Reports of an unclothed man popping out of the bushes on Hampstead Heath reminded me of a time in India when a naked man came down the street towards me surrounded by a cavalcade of ecstatic followers. It turned out he was a Jainist holy man whose beliefs forbade the taking of any other life. The mere act of slipping on a pair of underpants might have squashed a microscopic insect, and his followers were there to prevent him squashing anything. As a lover of all God’s creatures, apart from poodles, I admired his strictness. But back home, difficult choices had to be made. Flowers or slugs, wasps or sandwiches, cats or birds. And to be honest, showing an ant the door takes a big chunk out of the working day. There’s never just one of them.
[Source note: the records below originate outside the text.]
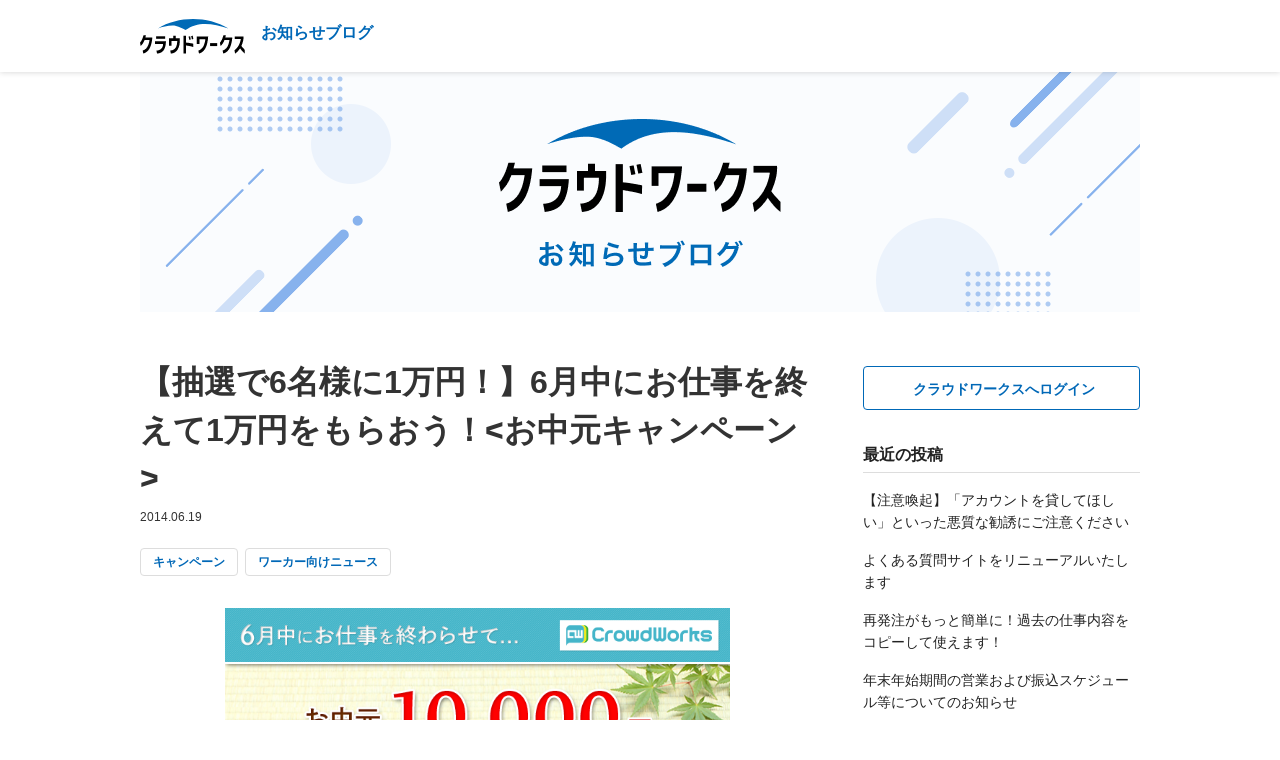

--- FILE ---
content_type: image/svg+xml
request_url: https://blog.crowdworks.jp/wp-content/themes/twentyseventeen-child/assets/images/CW_logo.svg?v=2
body_size: 1114
content:
<?xml version="1.0" encoding="utf-8"?>
<svg viewBox="0 0 165 55" xmlns="http://www.w3.org/2000/svg" xmlns:xlink="http://www.w3.org/1999/xlink" id="logo">
<path d="M56.6113 10.9157C62.1113 12.1242 66.4687 14.421 71.5658 17.3724C90.2465 3.40167 113.776 6.33758 139.065 14.9284C104.519 -6.03354 58.5479 -3.83355 28.1158 14.7503C36.238 12.0506 48.5627 9.14568 56.6113 10.9119V10.9157Z" fill="#006AB6"/>
<path d="M89.3014 27.6907V39.14H93.3412V31.6337H102.703C101.669 41.7467 97.6986 47.9633 91.7725 49.5784L92.7524 54.3967C103.772 51.2633 106.27 38.6597 107.114 27.6907H89.3053H89.3014Z" fill="black"/>
<path d="M121.302 37.8735H110.128V42.5524H121.302V37.8735Z" fill="black"/>
<path d="M72.4722 26.3777H68.2504V54.3967H72.4722V41.5957C76.4694 42.2657 80.5905 42.9281 83.6194 43.9583L83.7549 38.8108C79.3007 37.9355 76.3067 37.3932 72.4722 37.0446V26.3816V26.3777Z" fill="black"/>
<path d="M79.8159 32.2689L78.7546 27.0981L76.3339 27.6017L77.3913 32.7724L79.8159 32.2689Z" fill="black"/>
<path d="M80.455 26.8038L81.5123 31.9746L83.9099 31.471L82.8525 26.3003L80.455 26.8038Z" fill="black"/>
<path d="M56.1813 30.4407V26.1492H52.0718V30.4407H45.6035V41.89H49.6433V34.3837H58.4704C58.3813 42.014 56.3363 49.0788 47.5324 49.5436L48.5201 54.3967C58.2341 53.746 63.1919 44.9848 62.6496 30.4407H56.1813Z" fill="black"/>
<path d="M39.5264 27.1756H25.3193V31.1186H39.5264V27.1756Z" fill="black"/>
<path d="M23.7429 35.1429V39.2872H36.3581C35.9359 47.9052 29.7155 49.4622 25.8074 49.6249L26.7795 54.4006C34.9559 53.3781 40.0221 49.9231 40.8665 35.1467H23.7429V35.1429Z" fill="black"/>
<path d="M8.46303 28.9186C8.92007 27.2221 9.31127 25.6341 9.31127 25.6341H5.48063C4.48134 29.4492 2.71514 34.3682 0 37.2189L1.08063 42.5253C4.08239 39.2679 5.3257 37.7263 7.23134 32.8615H14.9856C13.5989 42.8158 9.92324 47.8316 4.20634 49.5784L5.18627 54.3967C15.7989 51.3795 18.4947 39.5855 19.4359 28.9186H8.45916H8.46303Z" fill="black"/>
<path d="M134.068 28.9186C134.525 27.2221 134.916 25.6341 134.916 25.6341H131.086C130.087 29.4492 128.32 34.3682 125.605 37.2189L126.686 42.5253C129.688 39.2679 130.931 37.7263 132.837 32.8615H140.591C139.204 42.8158 135.528 47.8316 129.812 49.5784L130.791 54.3967C141.404 51.3795 144.1 39.5855 145.041 28.9186H134.064H134.068Z" fill="black"/>
<path d="M164.69 48.4165C163.323 47.0763 160.964 44.6246 159.33 42.3084C161.367 37.676 162.986 32.5982 162.661 27.4467H162.649C160.244 27.4467 151.498 27.4467 148.942 27.4467V31.3897C151.014 31.3936 156.479 31.3936 158.477 31.3936C157.501 38.2918 154.186 45.1281 148.399 49.2221V49.2415L149.453 54.4239C152.563 52.1696 155.255 49.3809 157.273 46.139C159.577 49.5513 161.766 51.9489 164.69 54.4239V48.4203V48.4165Z" fill="black"/>
</svg>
Recently I came upon a phrase book called Hindustani Simplified, which my father had been given when he was in India in the 1920s. The choice of popular phrases was frankly bizarre. One exercise called ‘Useful Sentences’ reads like a surrealist Manifesto: ‘Burn this.’ ‘Bring three cups of tea.’ ‘Put the gun there.’ ‘Read good books.’ ‘Wash your face.’ ‘Don’t laugh.’ No wonder we lost the Empire.